[Фрагмент источника]:
Сайт Образование и Православие > Обзор СМИ, Новости ППЦ > Леван Васадзе. Почему в Грузии свобода не может быть безбожной?

Леван Васадзе. Почему в Грузии свобода не может быть безбожной?


21.12.2014.

С одной стороны, слово «либерализм» — это латинский термин, означающий свободу(груз. თავისუფლება), если не считать того, что его конечный смысл связан с идеологией. Как всегда, слово, пришедшее в грузинский язык извне, несет в себе особое культурное назначение, и это никогда не происходит случайно.

Леван Васадзе. Почему в Грузии свобода не может быть безбожной?Например, ''сожительство'' (თანაცხოვრება) — термин из семейной жизни, и к нему совершенно не подходит значение ''обессиленное сборище врагов, терпящих друг друга». А нам хотят со стороны навязать термин коабитация (კოჰაბიტაცია). В слове ''правда» (სინამდვილე) слишком много чистоты, поэтому для тех, кто намеренно или ненамеренно хочет произвести перемену вековых истин человеческого общества, слово «реальность» (რეალობა) более удобно. По этим же причинам одни слова более предпочтительны, чем другие. Например, «эпоха» (ეპოქა) — «ходу времени» (ჟამთასვლას), «взаимоотношения» (ურთიერთობებს) — «коммуникации» (კომუნიკაცია), «мероприятия» (ღონისძიებას) — «активности» (აქტივობა), «справедливое наказание» (სამართლიან სასჯელს) — «кризису» (კრიზისი) и т.д.

В разные века что-то приходило и закреплялось у нас из России, Европы, Турции, Персии и других мест. Это неизбежный процесс любой культуры. Каждая эпоха ставит печать своих заповедей, однако никогда мы не были в условиях такого массового навязывания извне.

В этих условиях для нас невозможно закрыться и бороться со всяким новшеством и, как нам предлагали это первые постсоветские общественные мыслители, все вещи называть на грузинский манер: например, вместо скрипки говорить о «горловой бренчалке». Если из этого абзаца мы уберем все варваризмы и заменим их древнегрузинскими словосочетаниям, для современного читателя сразу же потеряется простота текста и его звучание. Для сознания и поведения грузин недопустимы насильственная и неестественная категоричность и экстремизм. Но в то же время недопустимо бездумно принимать все то, что приходит извне, чтобы потом обсуждать, хорошо это или плохо, и затем, устав от разговоров, махнуть на все рукой. В этом случае мы откажемся от защиты нашей Родины, станем ее предателями и будем ошибочно верить, что у национального сознания, семьи и наших детей нет врагов, сдав им на самом деле ключи от нашего дома.

Само слово «либерализм» как термин поменяло так много значений на Западе, что уже очень сложно найти его хрестоматийное объяснение. Может быть, и не стоит прилагать усилия к этому в данной статье. Наверное, лучше взять все универсальные качества либерализма (независимо от его низких категорий) и попытаться сравнить его с нашим объяснением свободы.

Заметим, что рассуждая о сути свободы, главный вопрос, который мы должны задать себе, есть вопрос о нашем взгляде на Начало мироздания.

[Исходные данные]:
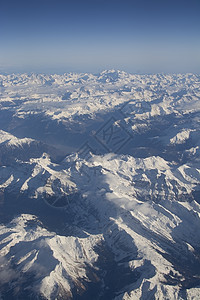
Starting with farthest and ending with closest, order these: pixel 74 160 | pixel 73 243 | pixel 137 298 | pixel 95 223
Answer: pixel 74 160, pixel 95 223, pixel 73 243, pixel 137 298

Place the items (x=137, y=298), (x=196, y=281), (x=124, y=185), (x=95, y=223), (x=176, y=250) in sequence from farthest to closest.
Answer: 1. (x=124, y=185)
2. (x=95, y=223)
3. (x=176, y=250)
4. (x=196, y=281)
5. (x=137, y=298)

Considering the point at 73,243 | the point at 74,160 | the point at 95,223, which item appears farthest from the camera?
the point at 74,160

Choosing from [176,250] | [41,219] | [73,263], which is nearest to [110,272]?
[73,263]

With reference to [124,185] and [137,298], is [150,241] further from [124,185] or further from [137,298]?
[124,185]

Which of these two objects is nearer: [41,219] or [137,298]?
[137,298]

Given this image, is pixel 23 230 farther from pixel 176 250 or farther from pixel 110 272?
pixel 176 250

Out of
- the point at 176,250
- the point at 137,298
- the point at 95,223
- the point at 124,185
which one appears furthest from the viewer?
the point at 124,185

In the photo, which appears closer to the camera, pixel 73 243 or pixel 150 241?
pixel 73 243

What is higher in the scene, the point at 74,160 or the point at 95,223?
the point at 74,160

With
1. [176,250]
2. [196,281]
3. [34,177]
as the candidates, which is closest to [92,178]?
[34,177]
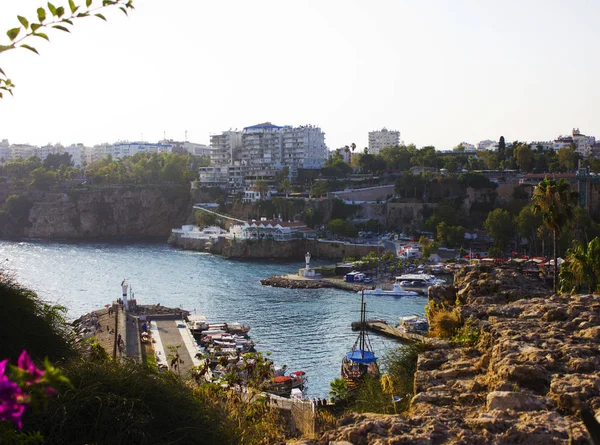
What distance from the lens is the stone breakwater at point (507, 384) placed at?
4074 mm

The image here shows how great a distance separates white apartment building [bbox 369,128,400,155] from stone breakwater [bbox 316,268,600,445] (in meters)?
110

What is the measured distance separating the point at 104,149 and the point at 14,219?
5865 cm

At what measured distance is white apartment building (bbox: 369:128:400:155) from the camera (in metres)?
116

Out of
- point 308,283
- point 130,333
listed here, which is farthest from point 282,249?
point 130,333

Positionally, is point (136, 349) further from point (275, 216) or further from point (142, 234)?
point (142, 234)

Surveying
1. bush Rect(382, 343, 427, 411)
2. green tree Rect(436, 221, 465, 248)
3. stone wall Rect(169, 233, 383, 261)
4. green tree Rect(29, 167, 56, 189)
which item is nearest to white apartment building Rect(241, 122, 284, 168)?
green tree Rect(29, 167, 56, 189)

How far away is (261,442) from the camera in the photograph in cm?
640

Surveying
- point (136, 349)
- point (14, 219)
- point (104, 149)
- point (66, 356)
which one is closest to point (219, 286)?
point (136, 349)

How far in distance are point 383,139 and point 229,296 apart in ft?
277

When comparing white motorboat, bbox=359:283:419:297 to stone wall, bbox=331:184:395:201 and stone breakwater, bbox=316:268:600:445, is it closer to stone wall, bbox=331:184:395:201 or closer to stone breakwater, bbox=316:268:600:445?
stone wall, bbox=331:184:395:201

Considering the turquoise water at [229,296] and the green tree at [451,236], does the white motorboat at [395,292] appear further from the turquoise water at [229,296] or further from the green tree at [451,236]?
the green tree at [451,236]

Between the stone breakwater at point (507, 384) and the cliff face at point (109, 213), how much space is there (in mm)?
66569

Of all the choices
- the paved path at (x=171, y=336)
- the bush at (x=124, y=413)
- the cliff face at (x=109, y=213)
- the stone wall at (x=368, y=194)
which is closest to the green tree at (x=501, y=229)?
the stone wall at (x=368, y=194)

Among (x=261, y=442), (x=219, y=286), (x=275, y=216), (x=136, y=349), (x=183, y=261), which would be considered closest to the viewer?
(x=261, y=442)
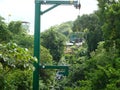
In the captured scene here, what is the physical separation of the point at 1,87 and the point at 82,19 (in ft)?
116

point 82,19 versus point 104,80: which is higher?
point 82,19

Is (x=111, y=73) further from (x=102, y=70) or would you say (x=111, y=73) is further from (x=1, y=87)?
(x=1, y=87)

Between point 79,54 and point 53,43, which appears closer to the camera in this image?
point 79,54

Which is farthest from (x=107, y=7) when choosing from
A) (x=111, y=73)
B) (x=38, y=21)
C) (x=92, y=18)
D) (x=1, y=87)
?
(x=92, y=18)

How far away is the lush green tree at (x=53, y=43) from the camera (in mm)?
39844

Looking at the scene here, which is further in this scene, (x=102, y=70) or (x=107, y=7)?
(x=107, y=7)

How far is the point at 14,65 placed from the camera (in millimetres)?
6578

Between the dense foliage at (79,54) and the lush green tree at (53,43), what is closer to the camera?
the dense foliage at (79,54)

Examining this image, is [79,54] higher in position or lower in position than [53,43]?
lower

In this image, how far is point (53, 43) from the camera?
39.8 meters

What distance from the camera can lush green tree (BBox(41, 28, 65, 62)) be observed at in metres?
39.8

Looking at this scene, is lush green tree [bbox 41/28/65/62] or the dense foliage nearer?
the dense foliage

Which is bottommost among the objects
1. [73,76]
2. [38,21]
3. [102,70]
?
[73,76]

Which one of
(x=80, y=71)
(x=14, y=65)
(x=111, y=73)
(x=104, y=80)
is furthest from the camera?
(x=80, y=71)
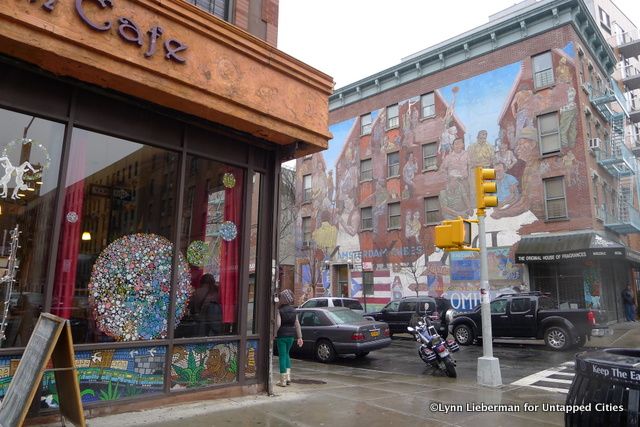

[Задания для выполнения]:
A) Определите, согласуются ли со статьёй о свободе и либерализме утверждения (i) «автор считает, что раньше Грузия никогда не сталкивалась со столь массовым навязыванием извне», (ii) «автор поддерживает предложение называть все вещи на грузинский манер» и (iii) «в статье приводится хрестоматийное определение либерализма». Для каждого ответьте «да» или «нет» и точно процитируйте решающие слова статьи.
B) Допишите следующую часть статьи о свободе и либерализме, начав сразу после её последнего предложения.
Список данных никак не связан со статьёй о свободе и либерализме.

[Итоговые ответы]:
A)
(i) Да: «однако никогда мы не были в условиях такого массового навязывания извне».
(ii) Нет: «В этих условиях для нас невозможно закрыться и бороться со всяким новшеством».
(iii) Нет: «уже очень сложно найти его хрестоматийное объяснение. Может быть, и не стоит прилагать усилия к этому в данной статье».

B)
Если мы заимствуем термин у Иммануила Канта, но не верим в упомянутое им нравственное метафизическое начало, тогда, наверное, логично и не бояться того, что в искании свободы таится опасность. По этой же логике, если не существует совершенное начальное Добро, которое заботится о нас и милует, тогда не существует и зла, которое является нашим врагом. И если их не существует, то меня, идущего к добру по свободной воле, никто не ждет и не защищает, также как и беззащитного путника, идущего по той же дороге в противоположную сторону, никто не ожидает в засаде. Тогда свобода от любви не подразумевает автоматического рабства у ненависти, а побег от Света не означает падение во тьму. Если за порогом смерти (или, как говорят грузины, после преображения человека გარდაცვალება) ничего нет, тогда мы являемся существами, осознающими свою смертность, которые должны стремиться в течение своей земной жизни получать и брать одни лишь удовольствия и наслаждения. А всех, кто не согласен с нами, считать своими врагами или идеологическими противниками. Тогда физиология будет диктовать нам, что более приятно для нас в этой преходящей, временной жизни: плотское или духовное, и что более достойно нашего доверия: видимое или невидимое. И даже если наш эмпирический опыт будет тревожить наше нелогичное материалистическое мировоззрение, мы всегда найдем способ заглушить нашу совесть. Ведь совесть всегда тиха и невидима, а средства ее заглушения громки и шумны.

Если свобода как состояние подразумевает собой освобождение от чего-либо, определенную позицию по отношению к чему-то (например, можно стоять к чему-либо спиной или нет) и если мы не знакомы с биполярным миром, пусть даже с неравнозначной силой двух полюсов, тогда можно стоять спиной к чему угодно: ведь лицом ты все равно ни к чему не будешь обращен.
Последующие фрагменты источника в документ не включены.